I need to know the simplest way to ignore rows where Z_ServiceLedger.clientvisit_id has any Credentials.credentials lower in the hierarchy. So if an employee does a service and he has a Phd and a MA only return the lines for Phd and if he has a Phd an Ma and a BA only return the lines for phd.

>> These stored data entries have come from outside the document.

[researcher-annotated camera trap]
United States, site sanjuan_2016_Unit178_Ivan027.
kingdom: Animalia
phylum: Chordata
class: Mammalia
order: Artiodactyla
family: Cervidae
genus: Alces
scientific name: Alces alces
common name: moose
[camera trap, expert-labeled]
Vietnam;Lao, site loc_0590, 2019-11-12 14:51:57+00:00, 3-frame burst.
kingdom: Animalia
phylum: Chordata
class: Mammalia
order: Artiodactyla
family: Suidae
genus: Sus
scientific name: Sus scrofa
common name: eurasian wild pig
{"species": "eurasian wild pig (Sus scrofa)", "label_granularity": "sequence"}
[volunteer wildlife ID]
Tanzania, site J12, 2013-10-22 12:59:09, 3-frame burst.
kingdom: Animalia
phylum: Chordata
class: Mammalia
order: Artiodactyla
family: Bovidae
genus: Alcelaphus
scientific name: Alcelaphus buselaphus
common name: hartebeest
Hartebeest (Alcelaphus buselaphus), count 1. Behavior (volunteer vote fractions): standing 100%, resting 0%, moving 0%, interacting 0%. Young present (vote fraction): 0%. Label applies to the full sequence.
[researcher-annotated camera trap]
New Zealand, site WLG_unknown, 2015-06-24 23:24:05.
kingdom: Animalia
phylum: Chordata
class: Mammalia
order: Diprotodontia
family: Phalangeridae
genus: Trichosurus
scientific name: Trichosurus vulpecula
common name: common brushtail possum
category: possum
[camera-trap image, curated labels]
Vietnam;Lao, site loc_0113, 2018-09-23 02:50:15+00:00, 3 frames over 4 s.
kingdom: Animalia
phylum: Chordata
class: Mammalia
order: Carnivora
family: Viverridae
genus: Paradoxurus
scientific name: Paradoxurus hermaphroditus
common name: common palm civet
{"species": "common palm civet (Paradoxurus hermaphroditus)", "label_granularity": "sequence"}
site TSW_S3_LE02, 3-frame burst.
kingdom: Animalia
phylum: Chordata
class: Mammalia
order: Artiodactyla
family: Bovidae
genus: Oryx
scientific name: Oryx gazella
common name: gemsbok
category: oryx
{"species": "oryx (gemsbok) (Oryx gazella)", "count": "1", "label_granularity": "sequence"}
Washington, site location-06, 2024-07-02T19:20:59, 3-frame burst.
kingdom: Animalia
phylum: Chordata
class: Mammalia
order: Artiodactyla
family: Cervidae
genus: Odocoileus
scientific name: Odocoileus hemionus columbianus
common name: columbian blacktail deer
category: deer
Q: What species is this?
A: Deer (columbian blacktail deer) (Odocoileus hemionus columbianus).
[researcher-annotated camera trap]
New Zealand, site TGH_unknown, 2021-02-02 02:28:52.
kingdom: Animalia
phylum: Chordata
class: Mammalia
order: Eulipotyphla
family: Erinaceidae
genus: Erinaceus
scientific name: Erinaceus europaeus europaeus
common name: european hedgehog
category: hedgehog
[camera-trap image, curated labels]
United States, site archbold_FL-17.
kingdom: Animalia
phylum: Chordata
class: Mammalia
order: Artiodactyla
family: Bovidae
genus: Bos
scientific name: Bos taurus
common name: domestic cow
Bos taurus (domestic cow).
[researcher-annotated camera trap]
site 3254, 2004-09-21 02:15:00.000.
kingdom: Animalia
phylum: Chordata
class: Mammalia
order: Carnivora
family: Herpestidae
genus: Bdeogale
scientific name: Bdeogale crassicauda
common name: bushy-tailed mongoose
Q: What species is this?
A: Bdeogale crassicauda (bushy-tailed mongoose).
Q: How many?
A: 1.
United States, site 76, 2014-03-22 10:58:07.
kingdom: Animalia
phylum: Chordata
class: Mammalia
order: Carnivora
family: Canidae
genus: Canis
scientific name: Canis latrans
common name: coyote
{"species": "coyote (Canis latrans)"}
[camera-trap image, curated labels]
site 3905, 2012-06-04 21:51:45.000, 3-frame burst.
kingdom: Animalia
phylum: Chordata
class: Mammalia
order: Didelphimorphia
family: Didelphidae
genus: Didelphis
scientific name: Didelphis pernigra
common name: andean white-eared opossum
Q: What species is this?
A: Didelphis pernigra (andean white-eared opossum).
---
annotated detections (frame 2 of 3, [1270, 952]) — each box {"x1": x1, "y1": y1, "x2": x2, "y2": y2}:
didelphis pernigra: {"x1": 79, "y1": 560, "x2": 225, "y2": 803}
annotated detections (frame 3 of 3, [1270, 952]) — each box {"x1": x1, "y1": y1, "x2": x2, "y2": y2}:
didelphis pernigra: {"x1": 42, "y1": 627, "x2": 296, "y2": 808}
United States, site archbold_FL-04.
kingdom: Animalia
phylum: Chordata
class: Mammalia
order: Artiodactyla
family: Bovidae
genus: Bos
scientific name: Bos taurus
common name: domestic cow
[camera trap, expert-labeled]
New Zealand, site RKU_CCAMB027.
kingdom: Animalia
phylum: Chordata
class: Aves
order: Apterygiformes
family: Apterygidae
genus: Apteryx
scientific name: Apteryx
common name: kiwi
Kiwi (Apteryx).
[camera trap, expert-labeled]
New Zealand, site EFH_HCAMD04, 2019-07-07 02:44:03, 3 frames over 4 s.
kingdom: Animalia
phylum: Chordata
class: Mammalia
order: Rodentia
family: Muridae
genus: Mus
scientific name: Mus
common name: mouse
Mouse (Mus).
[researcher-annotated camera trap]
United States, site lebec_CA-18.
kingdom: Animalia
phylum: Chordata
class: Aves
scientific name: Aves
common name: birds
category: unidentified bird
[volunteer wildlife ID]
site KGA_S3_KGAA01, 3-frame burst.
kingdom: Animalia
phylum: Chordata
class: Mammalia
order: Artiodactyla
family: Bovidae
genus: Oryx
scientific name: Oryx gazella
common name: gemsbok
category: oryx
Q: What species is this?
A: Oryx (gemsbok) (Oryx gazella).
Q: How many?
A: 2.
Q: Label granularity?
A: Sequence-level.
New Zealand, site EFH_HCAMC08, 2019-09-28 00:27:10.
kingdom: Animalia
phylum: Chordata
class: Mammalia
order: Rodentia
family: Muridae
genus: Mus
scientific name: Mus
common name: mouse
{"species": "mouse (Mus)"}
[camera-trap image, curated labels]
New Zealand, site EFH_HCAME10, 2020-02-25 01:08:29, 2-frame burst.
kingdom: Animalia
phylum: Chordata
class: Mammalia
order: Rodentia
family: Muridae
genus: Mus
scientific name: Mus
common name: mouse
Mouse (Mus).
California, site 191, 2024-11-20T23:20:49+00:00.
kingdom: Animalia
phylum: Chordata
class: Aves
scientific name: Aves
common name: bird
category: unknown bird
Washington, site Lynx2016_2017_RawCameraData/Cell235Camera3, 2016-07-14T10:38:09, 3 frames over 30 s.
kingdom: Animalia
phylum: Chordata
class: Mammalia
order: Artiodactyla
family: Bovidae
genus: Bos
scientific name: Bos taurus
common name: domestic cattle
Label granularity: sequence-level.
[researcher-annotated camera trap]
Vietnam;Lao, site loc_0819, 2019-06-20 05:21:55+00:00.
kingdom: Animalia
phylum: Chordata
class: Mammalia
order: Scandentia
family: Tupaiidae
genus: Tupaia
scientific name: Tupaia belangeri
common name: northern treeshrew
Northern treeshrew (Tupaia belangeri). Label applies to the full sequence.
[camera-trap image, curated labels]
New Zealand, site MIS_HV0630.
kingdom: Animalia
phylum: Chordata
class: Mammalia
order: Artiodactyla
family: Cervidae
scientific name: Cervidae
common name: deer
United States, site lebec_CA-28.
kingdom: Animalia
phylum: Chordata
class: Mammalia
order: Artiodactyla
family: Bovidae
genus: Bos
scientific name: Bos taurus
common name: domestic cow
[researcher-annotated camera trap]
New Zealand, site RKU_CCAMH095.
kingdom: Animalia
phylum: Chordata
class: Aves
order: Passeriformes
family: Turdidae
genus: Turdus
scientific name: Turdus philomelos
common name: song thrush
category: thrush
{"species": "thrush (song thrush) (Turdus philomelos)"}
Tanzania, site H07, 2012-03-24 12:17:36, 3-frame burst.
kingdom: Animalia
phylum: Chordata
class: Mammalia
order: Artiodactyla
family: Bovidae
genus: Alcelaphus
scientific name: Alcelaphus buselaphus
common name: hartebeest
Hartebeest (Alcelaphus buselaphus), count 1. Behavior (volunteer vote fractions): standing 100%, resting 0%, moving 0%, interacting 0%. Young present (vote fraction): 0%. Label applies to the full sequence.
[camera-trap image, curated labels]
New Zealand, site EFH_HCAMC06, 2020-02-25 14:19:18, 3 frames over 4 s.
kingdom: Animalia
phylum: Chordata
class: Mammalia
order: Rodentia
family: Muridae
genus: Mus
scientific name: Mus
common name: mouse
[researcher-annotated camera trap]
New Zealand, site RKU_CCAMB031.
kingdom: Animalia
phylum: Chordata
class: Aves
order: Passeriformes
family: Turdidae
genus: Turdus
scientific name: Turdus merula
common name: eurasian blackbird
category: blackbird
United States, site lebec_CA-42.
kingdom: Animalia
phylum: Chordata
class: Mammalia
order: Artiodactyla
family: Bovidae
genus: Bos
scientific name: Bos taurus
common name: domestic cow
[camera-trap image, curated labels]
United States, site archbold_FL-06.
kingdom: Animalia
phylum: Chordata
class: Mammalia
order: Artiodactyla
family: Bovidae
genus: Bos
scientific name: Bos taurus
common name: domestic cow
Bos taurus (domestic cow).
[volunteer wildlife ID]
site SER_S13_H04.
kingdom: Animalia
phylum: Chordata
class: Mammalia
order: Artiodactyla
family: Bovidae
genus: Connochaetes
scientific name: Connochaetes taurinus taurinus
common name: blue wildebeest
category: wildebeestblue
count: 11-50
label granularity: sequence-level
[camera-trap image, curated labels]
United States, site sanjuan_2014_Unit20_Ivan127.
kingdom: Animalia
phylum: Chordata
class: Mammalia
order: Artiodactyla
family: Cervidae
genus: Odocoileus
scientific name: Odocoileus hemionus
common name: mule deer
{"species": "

We have around 50 credentials so if I use CASE for each credential you can see how mess that will get an I'm hoping there is a better way to avoid that.
Here is my current query:
SELECT DISTINCT
SUM(CASE WHEN v.non_billable = 0 THEN v.duration ELSE 0 END) / 60 AS billable_hours,
SUM(CASE WHEN (v.non_billable = 0 AND Z_ServiceLedger.payer_id = 63) THEN v.duration ELSE 0 END) / 60 AS billable_mro_hours,
Credentials.credentials
FROM
Z_ServiceLedger
INNER JOIN
ClientVisit v ON Z_ServiceLedger.clientvisit_id = v.clientvisit_id
LEFT JOIN
Employees ON v.emp_id = Employees.emp_id
LEFT JOIN
EmployeeCredential ON Employees.emp_id = EmployeeCredential.emp_id
LEFT JOIN
Credentials ON Credentials.credential_id = EmployeeCredential.credential_id
WHERE
v.rev_timein <= CASE
WHEN EmployeeCredential.end_date IS NOT NULL
THEN EmployeeCredential.end_date
ELSE GETDATE()
END
AND v.rev_timein >= #param1
AND v.rev_timein < DateAdd(d, 1, #param2)
AND Z_ServiceLedger.amount > 0
AND v.splitprimary_clientvisit_id IS NULL
AND v.gcode_primary_clientvisit_id IS NULL
AND v.non_billable = 0
AND v.non_billable = 'FALSE'
AND v.duration / 60 > 0
AND Z_ServiceLedger.action_type NOT IN ('SERVICE RATE CHANGE', 'CLIENT STATEMENT')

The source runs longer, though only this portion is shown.